- [Textausschnitt]
****************************************

In dem Buch geht Fischler einen
Schritt weiter und beschränkt sich
nicht auf die Darstellung des Konsum­verhaltens bzw. der Anpassung der Esoterikszene an das kapitalistische System. Seine Analyse, in Form eines mehrstufigen Programms entworfen (Schritt 1-10), wird aus der Perspektive derer erzählt, die sich in der Welt der Esoterik verlieren. Damit erweitert Fischler seine Analyse um einen wichtigen Baustein. In einem Interview mit dem österreichischen Standard erklärte er dazu: „Ich versuche, den Lesern anhand anderer Marketing-Bereiche nachvollziehbar zu machen, wie es den Leuten in diesen Traumwelten geht. Es ist mehr eine empathische Annäherung an eine Welt des esoterischen Konsumrauschs und der diesbezüglichen Marketing-Dramaturgie.“

Das überaus Interessante und An­regende an diesem Buch ist, dass Fischler seine Thesen immer wieder an der gesellschaftlichen Wirklichkeit ausrichtet und sie somit in die All­tagswirklichkeit einbettet, so dass die Leser_innen besser nachvollziehen können, worin die Problematik besteht. Es ist eine einfache, jedoch keinesfalls vereinfachende Darstellung dieser hochkomplexen Problematik.

Für die, die sich auf Fischlers Analyse einlassen, hinterlässt der Blick auf diesen totalitären Mindstyle des 21. Jahrhunderts einen unangenehmen Beigeschmack. In einer immer komplexer werdenden Welt scheint dieses totalitäre und zugleich geschlossene Weltsystem besser zu funktionieren als das aufgeklärte Weltbild der Wissenschaft. Mit dem Buch ist jedoch ein wichtiger Schritt zur Aufklärung getan.

****************************************

- [Arbeitsauftrag] Stimmen die folgenden Aussagen mit dem Textausschnitt über Fischlers Buch überein? (a) Fischlers Analyse ist als Programm in zehn Schritten angelegt. (b) Das zitierte Interview gab Fischler einer deutschen Zeitung. (c) Die Darstellung im Buch wird als vereinfachend bezeichnet. Antworten Sie jeweils mit Ja oder Nein und zitieren Sie die ausschlaggebenden Worte des Textausschnitts wörtlich. Stützen Sie sich ausschließlich auf den Textausschnitt.

****************************************

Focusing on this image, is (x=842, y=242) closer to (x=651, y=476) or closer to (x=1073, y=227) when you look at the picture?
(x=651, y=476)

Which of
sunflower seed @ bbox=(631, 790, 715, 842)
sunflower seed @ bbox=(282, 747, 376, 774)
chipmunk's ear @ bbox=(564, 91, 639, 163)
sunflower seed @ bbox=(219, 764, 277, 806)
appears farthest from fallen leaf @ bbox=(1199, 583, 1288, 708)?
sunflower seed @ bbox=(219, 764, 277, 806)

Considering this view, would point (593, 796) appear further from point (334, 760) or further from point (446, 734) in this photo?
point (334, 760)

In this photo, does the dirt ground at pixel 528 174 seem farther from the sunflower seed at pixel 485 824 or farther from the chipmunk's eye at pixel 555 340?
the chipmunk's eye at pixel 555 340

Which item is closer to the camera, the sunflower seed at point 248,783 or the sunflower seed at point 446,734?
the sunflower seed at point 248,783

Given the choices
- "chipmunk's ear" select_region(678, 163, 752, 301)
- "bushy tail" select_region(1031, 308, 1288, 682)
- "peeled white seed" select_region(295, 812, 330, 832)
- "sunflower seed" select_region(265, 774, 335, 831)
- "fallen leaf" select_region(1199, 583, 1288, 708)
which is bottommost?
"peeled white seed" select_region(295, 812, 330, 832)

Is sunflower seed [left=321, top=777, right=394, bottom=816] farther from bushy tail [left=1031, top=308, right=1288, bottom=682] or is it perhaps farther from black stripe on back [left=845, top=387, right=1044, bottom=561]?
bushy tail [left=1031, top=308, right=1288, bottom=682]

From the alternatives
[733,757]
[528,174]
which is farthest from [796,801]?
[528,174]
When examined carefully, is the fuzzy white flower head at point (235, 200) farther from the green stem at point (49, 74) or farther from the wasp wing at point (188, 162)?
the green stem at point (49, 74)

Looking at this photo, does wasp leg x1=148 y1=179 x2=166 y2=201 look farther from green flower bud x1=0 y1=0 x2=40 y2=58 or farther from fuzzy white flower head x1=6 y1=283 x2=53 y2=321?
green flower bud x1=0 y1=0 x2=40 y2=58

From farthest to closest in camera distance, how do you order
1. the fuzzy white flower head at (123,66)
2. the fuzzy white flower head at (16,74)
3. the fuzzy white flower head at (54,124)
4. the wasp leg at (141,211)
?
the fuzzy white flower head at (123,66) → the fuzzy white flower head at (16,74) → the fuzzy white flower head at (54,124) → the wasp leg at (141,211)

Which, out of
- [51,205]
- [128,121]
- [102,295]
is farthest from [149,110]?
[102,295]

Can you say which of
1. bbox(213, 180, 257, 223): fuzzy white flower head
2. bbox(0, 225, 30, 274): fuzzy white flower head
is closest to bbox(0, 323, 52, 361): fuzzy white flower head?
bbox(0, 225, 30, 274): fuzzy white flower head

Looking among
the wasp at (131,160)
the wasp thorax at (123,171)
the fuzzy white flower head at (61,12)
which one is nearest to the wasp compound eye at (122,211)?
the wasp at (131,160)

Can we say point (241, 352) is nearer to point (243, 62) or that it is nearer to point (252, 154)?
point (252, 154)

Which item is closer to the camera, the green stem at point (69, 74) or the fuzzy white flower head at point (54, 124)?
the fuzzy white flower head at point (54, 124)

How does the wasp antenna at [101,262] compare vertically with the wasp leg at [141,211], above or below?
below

****************************************

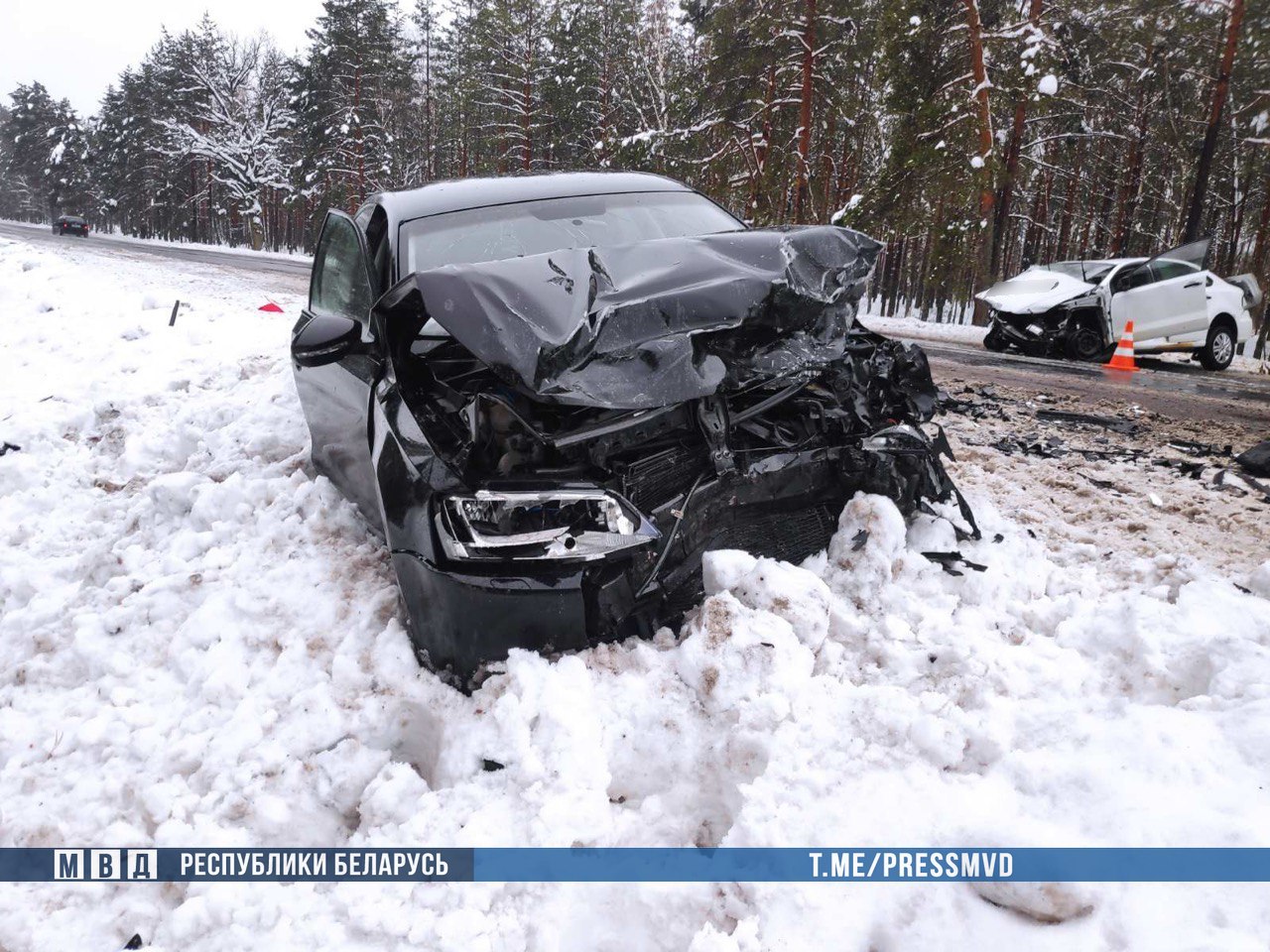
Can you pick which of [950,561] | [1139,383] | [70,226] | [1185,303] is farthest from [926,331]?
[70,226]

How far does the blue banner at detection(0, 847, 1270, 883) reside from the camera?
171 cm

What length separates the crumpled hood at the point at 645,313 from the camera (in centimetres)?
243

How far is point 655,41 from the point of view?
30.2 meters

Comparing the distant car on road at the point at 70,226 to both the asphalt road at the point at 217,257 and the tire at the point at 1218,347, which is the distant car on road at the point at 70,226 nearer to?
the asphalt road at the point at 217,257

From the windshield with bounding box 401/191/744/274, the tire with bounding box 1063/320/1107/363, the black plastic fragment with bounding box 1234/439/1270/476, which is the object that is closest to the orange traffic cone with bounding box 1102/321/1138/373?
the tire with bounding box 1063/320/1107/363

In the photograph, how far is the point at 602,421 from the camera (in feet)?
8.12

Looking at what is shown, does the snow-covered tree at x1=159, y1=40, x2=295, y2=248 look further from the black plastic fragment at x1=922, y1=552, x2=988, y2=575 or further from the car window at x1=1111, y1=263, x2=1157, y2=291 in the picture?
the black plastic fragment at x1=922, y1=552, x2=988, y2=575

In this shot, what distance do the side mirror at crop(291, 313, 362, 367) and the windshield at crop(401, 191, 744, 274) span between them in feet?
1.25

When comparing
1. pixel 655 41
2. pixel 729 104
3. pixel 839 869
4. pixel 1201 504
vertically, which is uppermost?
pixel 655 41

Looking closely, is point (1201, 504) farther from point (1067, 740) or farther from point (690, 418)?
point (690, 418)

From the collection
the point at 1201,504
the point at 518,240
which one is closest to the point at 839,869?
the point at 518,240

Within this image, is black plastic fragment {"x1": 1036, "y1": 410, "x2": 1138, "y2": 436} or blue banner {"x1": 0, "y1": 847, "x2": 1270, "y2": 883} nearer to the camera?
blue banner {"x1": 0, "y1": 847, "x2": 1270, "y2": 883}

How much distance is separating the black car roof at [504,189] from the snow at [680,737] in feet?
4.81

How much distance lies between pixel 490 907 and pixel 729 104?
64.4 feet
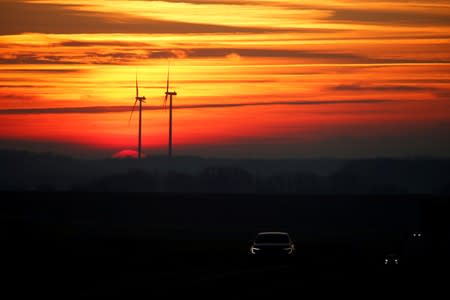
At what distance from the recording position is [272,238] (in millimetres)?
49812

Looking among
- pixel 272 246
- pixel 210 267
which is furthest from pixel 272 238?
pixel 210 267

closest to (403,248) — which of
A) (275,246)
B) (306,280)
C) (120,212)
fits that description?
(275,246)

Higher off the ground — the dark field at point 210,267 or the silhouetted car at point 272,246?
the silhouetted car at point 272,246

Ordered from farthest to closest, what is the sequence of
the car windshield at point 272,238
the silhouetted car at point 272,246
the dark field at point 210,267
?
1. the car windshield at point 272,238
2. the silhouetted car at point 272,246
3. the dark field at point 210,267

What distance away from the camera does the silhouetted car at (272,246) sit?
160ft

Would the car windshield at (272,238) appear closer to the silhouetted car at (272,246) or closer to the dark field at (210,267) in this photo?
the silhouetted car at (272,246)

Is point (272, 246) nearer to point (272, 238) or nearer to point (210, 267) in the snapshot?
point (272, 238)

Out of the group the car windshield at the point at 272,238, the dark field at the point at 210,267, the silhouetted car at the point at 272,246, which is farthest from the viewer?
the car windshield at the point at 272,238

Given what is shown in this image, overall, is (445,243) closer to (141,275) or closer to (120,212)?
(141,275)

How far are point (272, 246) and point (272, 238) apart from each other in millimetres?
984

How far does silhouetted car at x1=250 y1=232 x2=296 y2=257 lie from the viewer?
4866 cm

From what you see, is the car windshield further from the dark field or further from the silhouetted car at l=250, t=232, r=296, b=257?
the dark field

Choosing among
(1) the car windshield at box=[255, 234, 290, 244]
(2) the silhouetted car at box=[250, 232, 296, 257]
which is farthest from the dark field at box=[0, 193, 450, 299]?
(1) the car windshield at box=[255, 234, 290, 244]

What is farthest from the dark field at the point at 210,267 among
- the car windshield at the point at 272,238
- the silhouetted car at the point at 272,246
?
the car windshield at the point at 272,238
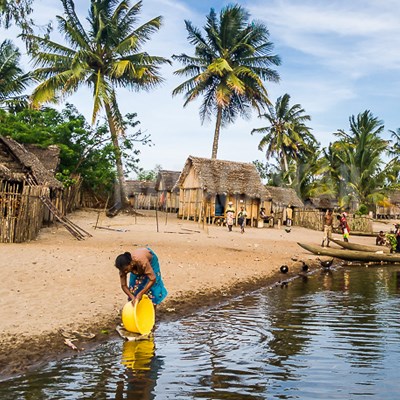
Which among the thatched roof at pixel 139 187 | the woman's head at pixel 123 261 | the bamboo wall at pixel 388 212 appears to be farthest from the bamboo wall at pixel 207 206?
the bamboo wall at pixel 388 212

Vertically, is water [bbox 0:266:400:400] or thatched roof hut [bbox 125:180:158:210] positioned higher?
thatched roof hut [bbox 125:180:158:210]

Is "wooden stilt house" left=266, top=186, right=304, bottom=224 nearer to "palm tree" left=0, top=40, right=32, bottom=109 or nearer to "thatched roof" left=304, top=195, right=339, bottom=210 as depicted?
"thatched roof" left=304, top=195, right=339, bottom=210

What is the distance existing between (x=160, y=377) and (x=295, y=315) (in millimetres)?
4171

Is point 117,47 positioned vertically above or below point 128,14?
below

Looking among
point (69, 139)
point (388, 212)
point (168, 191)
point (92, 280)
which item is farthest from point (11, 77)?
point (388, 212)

****************************************

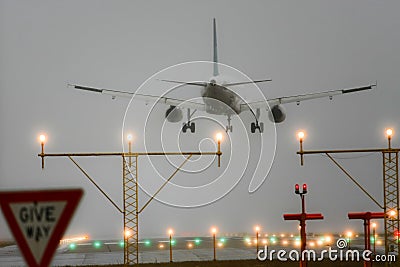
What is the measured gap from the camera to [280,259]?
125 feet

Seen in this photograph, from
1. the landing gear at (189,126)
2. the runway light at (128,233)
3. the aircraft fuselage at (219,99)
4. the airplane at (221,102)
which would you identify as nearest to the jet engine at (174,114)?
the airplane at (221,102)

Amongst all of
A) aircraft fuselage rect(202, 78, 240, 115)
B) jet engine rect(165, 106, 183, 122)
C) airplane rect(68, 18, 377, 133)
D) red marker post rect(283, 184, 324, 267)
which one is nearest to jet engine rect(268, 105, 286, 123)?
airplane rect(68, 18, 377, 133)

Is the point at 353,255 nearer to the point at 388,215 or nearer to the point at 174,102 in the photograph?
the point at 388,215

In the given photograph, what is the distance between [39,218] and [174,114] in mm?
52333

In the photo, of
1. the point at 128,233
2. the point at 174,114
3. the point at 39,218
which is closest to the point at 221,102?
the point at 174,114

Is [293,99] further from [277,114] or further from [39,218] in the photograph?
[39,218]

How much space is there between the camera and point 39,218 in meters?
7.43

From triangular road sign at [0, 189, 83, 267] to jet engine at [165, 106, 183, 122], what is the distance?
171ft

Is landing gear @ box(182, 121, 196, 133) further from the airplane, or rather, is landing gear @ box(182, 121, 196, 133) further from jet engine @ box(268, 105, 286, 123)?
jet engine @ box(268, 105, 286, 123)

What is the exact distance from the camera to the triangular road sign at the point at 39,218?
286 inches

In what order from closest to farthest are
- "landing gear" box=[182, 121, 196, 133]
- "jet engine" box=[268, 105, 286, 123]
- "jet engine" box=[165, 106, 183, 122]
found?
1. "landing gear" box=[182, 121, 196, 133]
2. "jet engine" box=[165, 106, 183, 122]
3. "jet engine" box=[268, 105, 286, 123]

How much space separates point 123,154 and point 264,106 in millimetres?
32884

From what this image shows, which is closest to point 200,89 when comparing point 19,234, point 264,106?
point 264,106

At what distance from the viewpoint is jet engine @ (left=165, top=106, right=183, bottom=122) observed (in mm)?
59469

****************************************

- [Lösung]
(a) Ja: „in Form eines mehrstufigen Programms entworfen (Schritt 1-10)“
(b) Nein: „In einem Interview mit dem österreichischen Standard“
(c) Nein: „eine einfache, jedoch keinesfalls vereinfachende Darstellung“